Lomber volvió la vista al agua y preguntó:
- ¿Qué te dijo Éprimon?
- Nada, como siempre. Al final, me dijo que pensara... En que soy muy curiosa, pero debo valerme de mis propios medios, no molestarlo a él en sus importante meditaciones.- Explicó en un irónico reproche.
- Y la profecía?
- Dice que son estupideces, no le creo. Los ojos de Éprimon no saben engañar, le noté la preocupación cuando me vio entrar. Y no le gustó lo que le pregunté.

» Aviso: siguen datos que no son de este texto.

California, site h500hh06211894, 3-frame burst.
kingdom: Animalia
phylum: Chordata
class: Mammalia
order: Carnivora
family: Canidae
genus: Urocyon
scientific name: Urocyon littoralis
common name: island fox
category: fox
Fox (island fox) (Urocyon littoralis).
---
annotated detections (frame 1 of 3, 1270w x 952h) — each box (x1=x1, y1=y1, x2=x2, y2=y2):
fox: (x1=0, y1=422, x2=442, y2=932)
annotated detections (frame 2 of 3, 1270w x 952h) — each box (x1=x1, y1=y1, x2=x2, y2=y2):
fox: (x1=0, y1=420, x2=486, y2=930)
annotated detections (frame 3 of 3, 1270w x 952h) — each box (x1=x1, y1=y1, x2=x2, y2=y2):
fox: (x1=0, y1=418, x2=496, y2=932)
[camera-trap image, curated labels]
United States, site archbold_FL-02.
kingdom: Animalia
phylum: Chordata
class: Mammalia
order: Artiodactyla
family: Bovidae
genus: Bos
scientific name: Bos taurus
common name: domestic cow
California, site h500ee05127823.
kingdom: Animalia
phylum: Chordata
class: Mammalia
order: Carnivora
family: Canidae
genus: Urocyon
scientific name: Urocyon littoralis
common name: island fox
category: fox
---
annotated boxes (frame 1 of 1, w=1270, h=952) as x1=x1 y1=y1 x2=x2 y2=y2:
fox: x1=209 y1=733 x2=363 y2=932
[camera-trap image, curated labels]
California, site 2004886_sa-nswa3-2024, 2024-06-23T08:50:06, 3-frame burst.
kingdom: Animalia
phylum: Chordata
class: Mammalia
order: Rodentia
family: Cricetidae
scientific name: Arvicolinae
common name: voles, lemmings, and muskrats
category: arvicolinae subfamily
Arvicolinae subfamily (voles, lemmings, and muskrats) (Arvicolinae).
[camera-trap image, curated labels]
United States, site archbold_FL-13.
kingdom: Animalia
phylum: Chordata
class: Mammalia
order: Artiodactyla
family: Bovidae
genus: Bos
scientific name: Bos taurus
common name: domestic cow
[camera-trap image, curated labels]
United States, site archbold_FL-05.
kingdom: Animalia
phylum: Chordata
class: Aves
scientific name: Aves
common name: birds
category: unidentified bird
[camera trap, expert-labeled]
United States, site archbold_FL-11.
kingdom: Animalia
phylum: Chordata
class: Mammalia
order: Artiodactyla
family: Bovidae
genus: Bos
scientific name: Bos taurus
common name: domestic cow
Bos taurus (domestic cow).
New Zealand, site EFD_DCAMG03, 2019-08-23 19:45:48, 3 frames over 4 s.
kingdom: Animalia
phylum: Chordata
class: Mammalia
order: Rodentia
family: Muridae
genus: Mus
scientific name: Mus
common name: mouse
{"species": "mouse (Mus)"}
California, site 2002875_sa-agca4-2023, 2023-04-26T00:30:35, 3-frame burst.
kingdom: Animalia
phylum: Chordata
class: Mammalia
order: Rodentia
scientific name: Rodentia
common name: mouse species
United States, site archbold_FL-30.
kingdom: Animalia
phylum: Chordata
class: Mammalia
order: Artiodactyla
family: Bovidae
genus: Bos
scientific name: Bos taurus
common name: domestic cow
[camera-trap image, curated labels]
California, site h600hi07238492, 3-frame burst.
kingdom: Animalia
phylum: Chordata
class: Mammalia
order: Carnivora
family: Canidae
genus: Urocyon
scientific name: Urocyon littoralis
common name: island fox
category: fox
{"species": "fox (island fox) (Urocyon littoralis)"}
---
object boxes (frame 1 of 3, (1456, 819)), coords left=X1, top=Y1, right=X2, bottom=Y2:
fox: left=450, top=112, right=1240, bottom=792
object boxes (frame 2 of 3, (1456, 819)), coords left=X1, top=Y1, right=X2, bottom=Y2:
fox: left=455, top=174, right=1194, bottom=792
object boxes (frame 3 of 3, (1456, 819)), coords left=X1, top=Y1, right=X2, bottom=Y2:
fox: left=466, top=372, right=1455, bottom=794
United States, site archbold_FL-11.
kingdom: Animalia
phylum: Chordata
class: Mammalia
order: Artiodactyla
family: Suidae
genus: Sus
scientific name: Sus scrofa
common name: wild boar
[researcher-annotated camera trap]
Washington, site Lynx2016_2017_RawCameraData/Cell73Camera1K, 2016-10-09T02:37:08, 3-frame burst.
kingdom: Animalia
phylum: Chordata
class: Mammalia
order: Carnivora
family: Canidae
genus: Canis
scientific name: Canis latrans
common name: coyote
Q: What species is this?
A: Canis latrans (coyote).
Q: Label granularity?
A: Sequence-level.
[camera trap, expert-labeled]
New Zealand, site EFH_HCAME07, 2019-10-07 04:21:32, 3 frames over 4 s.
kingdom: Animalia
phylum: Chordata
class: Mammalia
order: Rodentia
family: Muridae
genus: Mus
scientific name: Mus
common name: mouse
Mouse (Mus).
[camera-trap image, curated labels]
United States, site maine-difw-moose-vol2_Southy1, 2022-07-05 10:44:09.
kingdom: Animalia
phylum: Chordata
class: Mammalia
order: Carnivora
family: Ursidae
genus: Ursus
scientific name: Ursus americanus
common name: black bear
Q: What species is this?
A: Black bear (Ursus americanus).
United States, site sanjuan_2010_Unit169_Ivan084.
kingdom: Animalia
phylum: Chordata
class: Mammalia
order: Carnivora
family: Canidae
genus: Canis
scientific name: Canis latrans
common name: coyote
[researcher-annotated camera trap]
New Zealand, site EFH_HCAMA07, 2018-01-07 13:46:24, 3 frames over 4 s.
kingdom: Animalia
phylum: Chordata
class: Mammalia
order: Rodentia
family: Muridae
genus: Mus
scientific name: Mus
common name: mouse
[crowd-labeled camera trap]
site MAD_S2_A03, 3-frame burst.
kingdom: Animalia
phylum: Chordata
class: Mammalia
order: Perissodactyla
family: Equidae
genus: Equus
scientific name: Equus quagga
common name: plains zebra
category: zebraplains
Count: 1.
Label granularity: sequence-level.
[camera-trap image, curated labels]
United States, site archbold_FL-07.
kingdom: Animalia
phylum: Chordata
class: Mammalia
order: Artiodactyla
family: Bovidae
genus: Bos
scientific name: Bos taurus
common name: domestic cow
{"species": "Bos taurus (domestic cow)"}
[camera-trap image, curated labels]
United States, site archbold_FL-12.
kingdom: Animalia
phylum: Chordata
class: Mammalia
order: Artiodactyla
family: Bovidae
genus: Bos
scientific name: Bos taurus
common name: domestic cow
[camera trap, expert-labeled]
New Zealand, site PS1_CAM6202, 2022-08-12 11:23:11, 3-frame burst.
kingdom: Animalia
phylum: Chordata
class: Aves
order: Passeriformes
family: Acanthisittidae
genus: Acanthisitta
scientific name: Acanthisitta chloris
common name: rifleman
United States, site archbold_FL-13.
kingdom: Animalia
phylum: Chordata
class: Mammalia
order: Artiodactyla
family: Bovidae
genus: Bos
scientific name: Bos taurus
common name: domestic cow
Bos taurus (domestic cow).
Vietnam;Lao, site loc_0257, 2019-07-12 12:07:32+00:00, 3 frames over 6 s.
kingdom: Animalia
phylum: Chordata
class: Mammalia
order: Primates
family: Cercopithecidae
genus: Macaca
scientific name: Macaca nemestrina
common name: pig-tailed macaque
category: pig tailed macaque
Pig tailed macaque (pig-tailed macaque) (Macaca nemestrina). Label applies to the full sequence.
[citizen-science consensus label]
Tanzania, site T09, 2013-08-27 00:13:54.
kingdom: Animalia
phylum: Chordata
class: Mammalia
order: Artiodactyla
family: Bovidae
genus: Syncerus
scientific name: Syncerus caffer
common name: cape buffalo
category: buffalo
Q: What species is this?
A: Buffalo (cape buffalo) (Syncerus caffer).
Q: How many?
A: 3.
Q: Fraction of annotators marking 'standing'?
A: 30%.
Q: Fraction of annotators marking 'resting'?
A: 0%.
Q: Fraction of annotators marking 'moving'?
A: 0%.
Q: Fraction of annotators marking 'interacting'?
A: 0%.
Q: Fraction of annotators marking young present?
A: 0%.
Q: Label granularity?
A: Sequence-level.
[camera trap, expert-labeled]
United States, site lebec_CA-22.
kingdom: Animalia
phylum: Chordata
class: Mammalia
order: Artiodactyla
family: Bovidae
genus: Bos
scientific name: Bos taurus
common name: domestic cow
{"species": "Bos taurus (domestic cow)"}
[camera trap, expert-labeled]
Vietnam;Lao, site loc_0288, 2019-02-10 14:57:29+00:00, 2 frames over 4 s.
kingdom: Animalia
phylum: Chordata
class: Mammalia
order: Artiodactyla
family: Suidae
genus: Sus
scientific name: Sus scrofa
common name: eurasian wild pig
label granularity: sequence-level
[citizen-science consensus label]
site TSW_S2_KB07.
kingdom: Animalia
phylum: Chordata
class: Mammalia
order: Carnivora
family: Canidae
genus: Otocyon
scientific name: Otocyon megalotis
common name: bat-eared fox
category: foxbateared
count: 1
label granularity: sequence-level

Hay algo que no nos quiere decir, pero no entiendo por qué.
- Nunca se sabe, por ahí quiere que lo descubras sola...
- Tal vez. Siempre habla con enigmas y se refiere a algo totalmente distinto a lo que significan las palabras, te deja pensando horas sobre lo mismo.
- Y te ayuda...
- No, al contrario, empeora las cosas. Me termino volviendo loca de tanto pensar, y nunca llego a nada. Solamente después de que pasa todo me doy cuenta de lo que me había querido decir. No entiendo por qué habla así, me molesta.
- Lo sabios se creen que hablar fácil es de tarados, ellos, los importantes, hablan con enigmas... Les gusta dejarte pensando, te toman de estúpido.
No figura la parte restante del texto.